ARIA correctness beyond syntax. Automated tools can verify that an ARIA attribute has a valid value, but they cannot tell you whether role="button" on a div that looks and acts like a link is semantically wrong. They cannot determine if an aria-label contradicts the visible text. The WebAIM Million found that pages using ARIA had 34.2% more errors than pages without it, largely because developers use ARIA incorrectly.
Real user experience. No tool can tell you whether your checkout flow is actually usable with a screen reader. That requires a human walking through the full process, encountering the real sequence of interactions, and evaluating whether the overall experience makes sense.
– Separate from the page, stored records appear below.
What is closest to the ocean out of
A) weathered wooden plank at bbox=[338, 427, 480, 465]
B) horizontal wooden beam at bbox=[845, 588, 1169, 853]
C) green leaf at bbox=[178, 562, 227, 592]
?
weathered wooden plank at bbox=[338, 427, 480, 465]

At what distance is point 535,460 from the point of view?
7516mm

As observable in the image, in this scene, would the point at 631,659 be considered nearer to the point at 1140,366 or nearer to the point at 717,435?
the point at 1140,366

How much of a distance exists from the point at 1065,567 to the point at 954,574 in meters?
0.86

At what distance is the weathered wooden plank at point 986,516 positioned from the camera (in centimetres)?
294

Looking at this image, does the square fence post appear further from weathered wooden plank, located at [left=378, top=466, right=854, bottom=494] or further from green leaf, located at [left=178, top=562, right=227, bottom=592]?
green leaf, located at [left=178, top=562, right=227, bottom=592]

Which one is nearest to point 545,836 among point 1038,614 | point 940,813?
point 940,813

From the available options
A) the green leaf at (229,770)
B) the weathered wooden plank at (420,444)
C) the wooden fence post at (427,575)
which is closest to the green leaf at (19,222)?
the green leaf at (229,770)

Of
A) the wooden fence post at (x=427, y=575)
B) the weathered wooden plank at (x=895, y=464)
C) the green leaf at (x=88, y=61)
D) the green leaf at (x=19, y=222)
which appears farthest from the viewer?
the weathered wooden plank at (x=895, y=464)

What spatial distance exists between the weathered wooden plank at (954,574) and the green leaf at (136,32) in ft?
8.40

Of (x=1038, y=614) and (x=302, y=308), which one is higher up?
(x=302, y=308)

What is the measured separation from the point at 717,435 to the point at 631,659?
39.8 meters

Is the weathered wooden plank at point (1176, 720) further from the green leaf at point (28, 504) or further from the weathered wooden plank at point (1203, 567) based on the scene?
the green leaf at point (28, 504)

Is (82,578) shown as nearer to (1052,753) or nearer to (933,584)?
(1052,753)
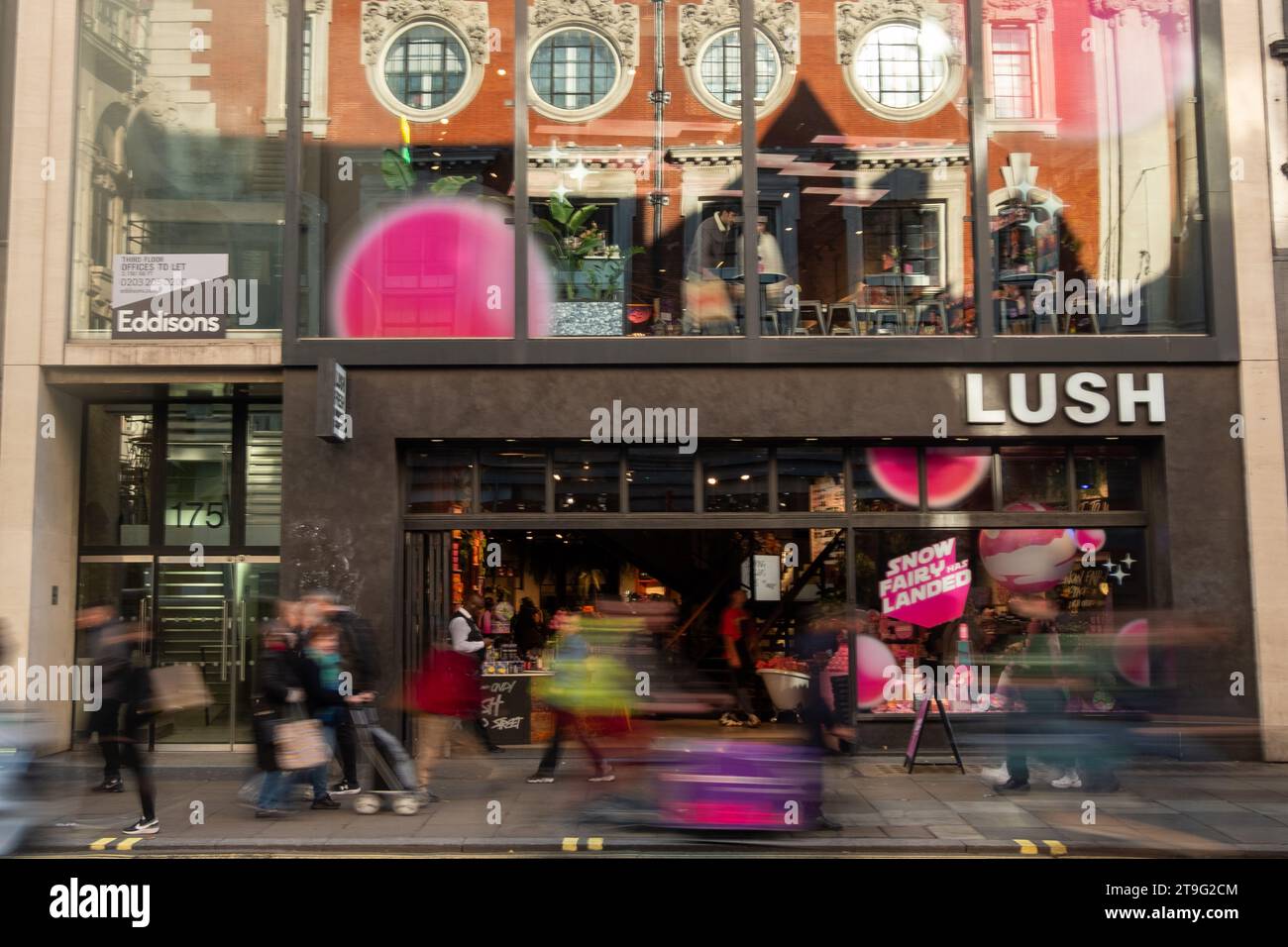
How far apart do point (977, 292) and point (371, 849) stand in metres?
9.62

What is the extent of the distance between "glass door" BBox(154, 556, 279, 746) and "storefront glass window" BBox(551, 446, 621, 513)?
161 inches

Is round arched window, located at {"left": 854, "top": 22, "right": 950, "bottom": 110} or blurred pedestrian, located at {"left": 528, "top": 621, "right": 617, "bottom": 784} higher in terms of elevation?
round arched window, located at {"left": 854, "top": 22, "right": 950, "bottom": 110}

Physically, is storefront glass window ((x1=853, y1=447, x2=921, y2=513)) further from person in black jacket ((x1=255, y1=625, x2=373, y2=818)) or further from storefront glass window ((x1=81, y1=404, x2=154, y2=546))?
storefront glass window ((x1=81, y1=404, x2=154, y2=546))

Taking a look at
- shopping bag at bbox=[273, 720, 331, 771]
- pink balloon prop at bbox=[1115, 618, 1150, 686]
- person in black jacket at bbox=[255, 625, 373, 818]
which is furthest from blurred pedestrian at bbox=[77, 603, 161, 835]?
pink balloon prop at bbox=[1115, 618, 1150, 686]

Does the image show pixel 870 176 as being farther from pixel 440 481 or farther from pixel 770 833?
pixel 770 833

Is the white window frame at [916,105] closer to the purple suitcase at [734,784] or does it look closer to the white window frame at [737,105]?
the white window frame at [737,105]

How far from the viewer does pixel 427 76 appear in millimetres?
13867

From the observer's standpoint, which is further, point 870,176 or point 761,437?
point 870,176

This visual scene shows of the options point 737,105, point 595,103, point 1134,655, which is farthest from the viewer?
point 595,103

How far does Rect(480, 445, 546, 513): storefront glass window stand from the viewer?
13.4 metres

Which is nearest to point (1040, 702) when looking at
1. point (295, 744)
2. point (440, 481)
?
point (295, 744)

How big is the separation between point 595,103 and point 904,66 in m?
4.07

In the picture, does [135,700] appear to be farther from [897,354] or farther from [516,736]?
[897,354]

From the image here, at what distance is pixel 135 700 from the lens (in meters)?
9.57
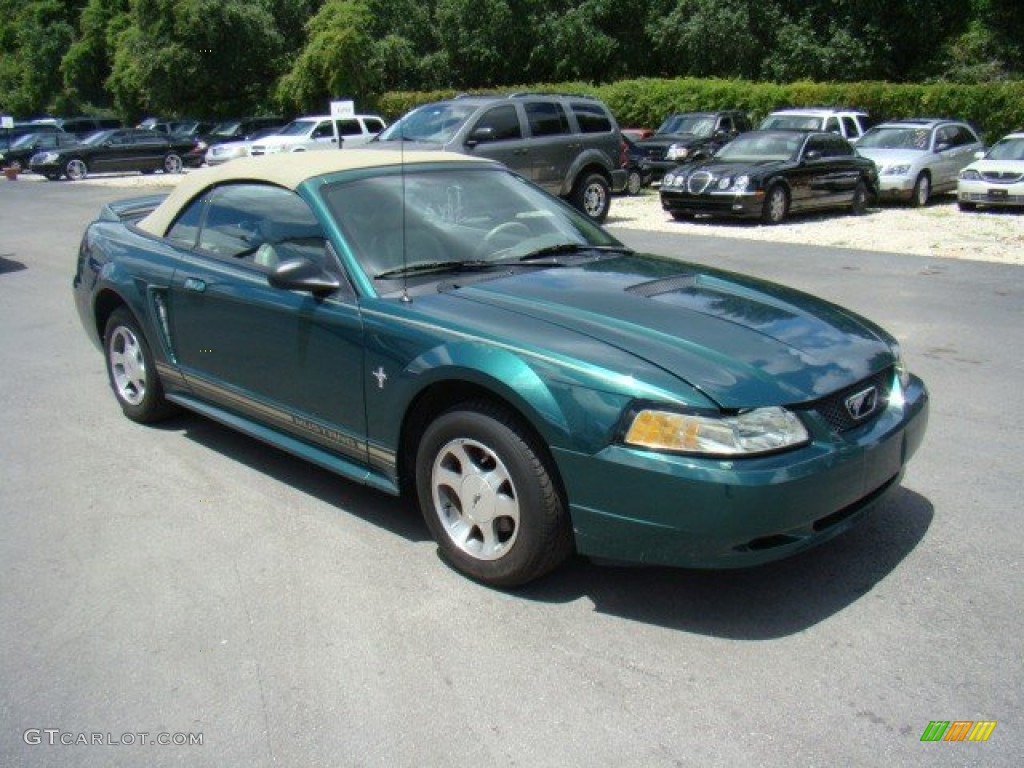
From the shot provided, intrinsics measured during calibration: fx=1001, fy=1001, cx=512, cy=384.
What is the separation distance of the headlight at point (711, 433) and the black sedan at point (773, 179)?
1277cm

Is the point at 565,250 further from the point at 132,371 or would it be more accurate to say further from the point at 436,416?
the point at 132,371

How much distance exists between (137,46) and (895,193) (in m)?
31.8

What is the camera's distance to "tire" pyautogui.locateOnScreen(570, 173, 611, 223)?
16125mm

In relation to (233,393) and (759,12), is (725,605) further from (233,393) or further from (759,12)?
(759,12)

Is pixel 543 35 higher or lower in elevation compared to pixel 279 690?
higher

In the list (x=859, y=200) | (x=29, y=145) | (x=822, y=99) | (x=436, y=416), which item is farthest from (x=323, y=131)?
(x=436, y=416)

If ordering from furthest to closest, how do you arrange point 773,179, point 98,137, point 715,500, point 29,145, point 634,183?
1. point 29,145
2. point 98,137
3. point 634,183
4. point 773,179
5. point 715,500

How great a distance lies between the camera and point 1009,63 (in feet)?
103


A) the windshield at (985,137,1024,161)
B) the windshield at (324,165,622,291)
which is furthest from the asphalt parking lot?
the windshield at (985,137,1024,161)

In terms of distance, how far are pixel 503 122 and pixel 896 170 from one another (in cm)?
796

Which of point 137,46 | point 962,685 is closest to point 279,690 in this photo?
point 962,685

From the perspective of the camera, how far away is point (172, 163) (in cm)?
3219

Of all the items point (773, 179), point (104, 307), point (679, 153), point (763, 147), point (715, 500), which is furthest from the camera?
point (679, 153)

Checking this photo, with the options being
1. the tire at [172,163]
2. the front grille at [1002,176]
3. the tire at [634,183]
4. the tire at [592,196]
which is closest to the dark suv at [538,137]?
the tire at [592,196]
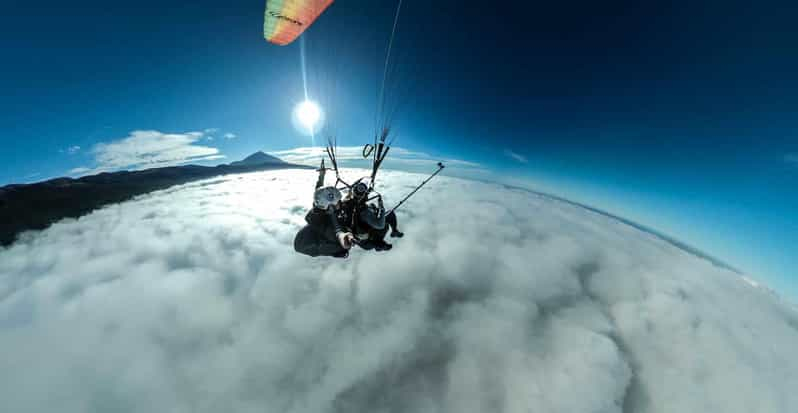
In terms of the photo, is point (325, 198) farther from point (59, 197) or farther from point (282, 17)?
A: point (59, 197)

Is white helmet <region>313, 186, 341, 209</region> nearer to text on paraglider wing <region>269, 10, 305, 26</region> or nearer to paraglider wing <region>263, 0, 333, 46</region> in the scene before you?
paraglider wing <region>263, 0, 333, 46</region>

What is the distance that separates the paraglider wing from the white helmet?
13.1 ft

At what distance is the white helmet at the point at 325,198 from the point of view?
4.05m

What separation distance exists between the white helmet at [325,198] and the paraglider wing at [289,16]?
399 centimetres

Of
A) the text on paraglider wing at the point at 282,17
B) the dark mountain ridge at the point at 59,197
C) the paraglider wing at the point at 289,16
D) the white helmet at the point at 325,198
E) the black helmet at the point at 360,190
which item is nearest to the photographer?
the white helmet at the point at 325,198

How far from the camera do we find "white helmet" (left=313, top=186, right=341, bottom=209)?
405 cm

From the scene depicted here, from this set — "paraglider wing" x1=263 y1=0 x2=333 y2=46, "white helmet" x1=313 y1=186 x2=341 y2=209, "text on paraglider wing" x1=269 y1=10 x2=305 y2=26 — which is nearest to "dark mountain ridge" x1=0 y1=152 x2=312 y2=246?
"paraglider wing" x1=263 y1=0 x2=333 y2=46

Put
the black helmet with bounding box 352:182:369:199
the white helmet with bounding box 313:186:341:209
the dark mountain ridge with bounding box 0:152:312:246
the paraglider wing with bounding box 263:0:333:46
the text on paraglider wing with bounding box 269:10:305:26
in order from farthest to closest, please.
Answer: the dark mountain ridge with bounding box 0:152:312:246, the text on paraglider wing with bounding box 269:10:305:26, the paraglider wing with bounding box 263:0:333:46, the black helmet with bounding box 352:182:369:199, the white helmet with bounding box 313:186:341:209

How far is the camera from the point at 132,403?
42.4 metres

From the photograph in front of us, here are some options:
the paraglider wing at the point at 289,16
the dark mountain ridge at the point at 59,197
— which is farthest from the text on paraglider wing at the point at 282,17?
the dark mountain ridge at the point at 59,197

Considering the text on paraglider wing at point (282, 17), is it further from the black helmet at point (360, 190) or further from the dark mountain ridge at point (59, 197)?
the dark mountain ridge at point (59, 197)

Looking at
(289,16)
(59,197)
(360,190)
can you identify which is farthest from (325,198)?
(59,197)

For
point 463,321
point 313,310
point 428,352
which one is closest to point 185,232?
point 313,310

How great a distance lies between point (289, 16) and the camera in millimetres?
5395
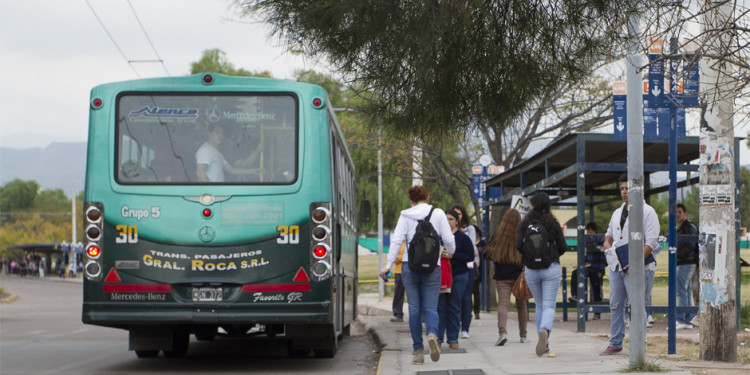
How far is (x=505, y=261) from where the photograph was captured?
35.4 feet

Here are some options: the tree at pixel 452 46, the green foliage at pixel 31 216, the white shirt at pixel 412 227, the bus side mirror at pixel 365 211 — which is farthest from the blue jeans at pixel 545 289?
the green foliage at pixel 31 216

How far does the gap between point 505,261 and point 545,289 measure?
1.23 meters

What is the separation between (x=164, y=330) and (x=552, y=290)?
4197 millimetres

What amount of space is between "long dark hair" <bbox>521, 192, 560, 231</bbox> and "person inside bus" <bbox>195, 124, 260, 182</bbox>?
2.81 meters

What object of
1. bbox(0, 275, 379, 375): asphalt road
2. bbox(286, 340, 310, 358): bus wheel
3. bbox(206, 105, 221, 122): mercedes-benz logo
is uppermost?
bbox(206, 105, 221, 122): mercedes-benz logo

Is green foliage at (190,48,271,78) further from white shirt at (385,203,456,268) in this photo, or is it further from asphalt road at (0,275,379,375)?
white shirt at (385,203,456,268)

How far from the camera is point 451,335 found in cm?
1084

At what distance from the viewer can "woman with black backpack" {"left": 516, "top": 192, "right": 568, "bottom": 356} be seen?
9.43 m

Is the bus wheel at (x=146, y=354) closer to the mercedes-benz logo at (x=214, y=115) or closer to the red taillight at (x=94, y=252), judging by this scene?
the red taillight at (x=94, y=252)

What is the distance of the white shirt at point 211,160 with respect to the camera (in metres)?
9.89

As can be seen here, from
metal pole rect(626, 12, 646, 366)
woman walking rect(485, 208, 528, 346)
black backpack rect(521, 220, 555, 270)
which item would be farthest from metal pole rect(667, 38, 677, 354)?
woman walking rect(485, 208, 528, 346)

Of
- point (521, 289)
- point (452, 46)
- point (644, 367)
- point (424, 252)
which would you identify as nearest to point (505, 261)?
point (521, 289)

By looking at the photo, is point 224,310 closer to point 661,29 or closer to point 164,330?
point 164,330

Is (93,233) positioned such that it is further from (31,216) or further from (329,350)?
(31,216)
The Most Commonly Failed WCAG Criteria
Knowing the most common failures helps you focus your audit and calibrate your expectations. The WebAIM Million 2025 analyzed the homepages of the top one million websites and found these leading issues. Low contrast text appeared on 79.1% of pages. This is the most prevalent accessibility failure on the web by a wide margin. Light gray text on white backgrounds, trendy low-contrast color schemes, and insufficient placeholder text contrast are the usual culprits. Missing alternative text for images affected 55.5% of pages. This includes images with no alt attribute at all and images with empty alt on non-decorative content. Missing form input labels affect a huge number of pages. When a form field has no programmatic label, screen reader users have to guess what information to enter. Placeholder text is not an acceptable substitute for a label because it disappears when you start typing and has poor contrast in most browsers. Empty links and empty buttons are links or buttons that contain no accessible text. A link wrapping only an icon with no alt text or aria-label, or a button with only a background image, fails this criterion. Missing document language is one of the easiest issues to fix. Adding lang="en" to your HTML tag takes five seconds, yet a substantial percentage of pages still omit it. Without it, screen readers may use the wrong pronunciation rules for the entire page. All of these are Level A violations, the most basic level of accessibility. If your site fails at Level A, it has fundamental problems that need urgent attention. Our EAA compliance page explains how these criteria map to European legal requirements.Cost, ROI, and Making the Business Case
Accessibility audits have clear costs and even clearer returns. Understanding the numbers helps you secure budget and justify the investment.
For costs, a professional audit of a small to medium website typically runs between $1,250 and $5,500 depending on scope and complexity. Enterprise-level audits with hundreds of templates and complex applications range from $25,000 to $40,000 or more. DIY audits using the process in this guide cost primarily in staff time.
Now consider the risk side. The average settlement for an ADA web accessibility lawsuit is around $25,000, and that does not include legal fees, remediation costs, or reputational damage. With over 5,100 lawsuits filed in 2025, this is not a theoretical risk.
The return on investment numbers are compelling. Forrester research found approximately $100 return for every $1 invested in accessibility improvements. Sites that improve accessibility see an average 23% increase in organic traffic because accessibility improvements align closely with SEO best practices: clean HTML, proper headings, descriptive link text, fast load times. Building accessibility in from the start saves 67% compared to retrofitting later.
Perhaps the most striking number: cart abandonment rates drop from approximately 69% on inaccessible e-commerce sites to about 23% on accessible ones. When people can actually use your site, they buy things. That alone can justify the entire cost of an audit and remediation program many times over.
The business case writes itself. An audit is not an expense. It is an investment that reduces legal risk, expands your market, improves SEO, and increases conversions. The only question is whether you do it proactively or wait for a lawsuit to force your hand.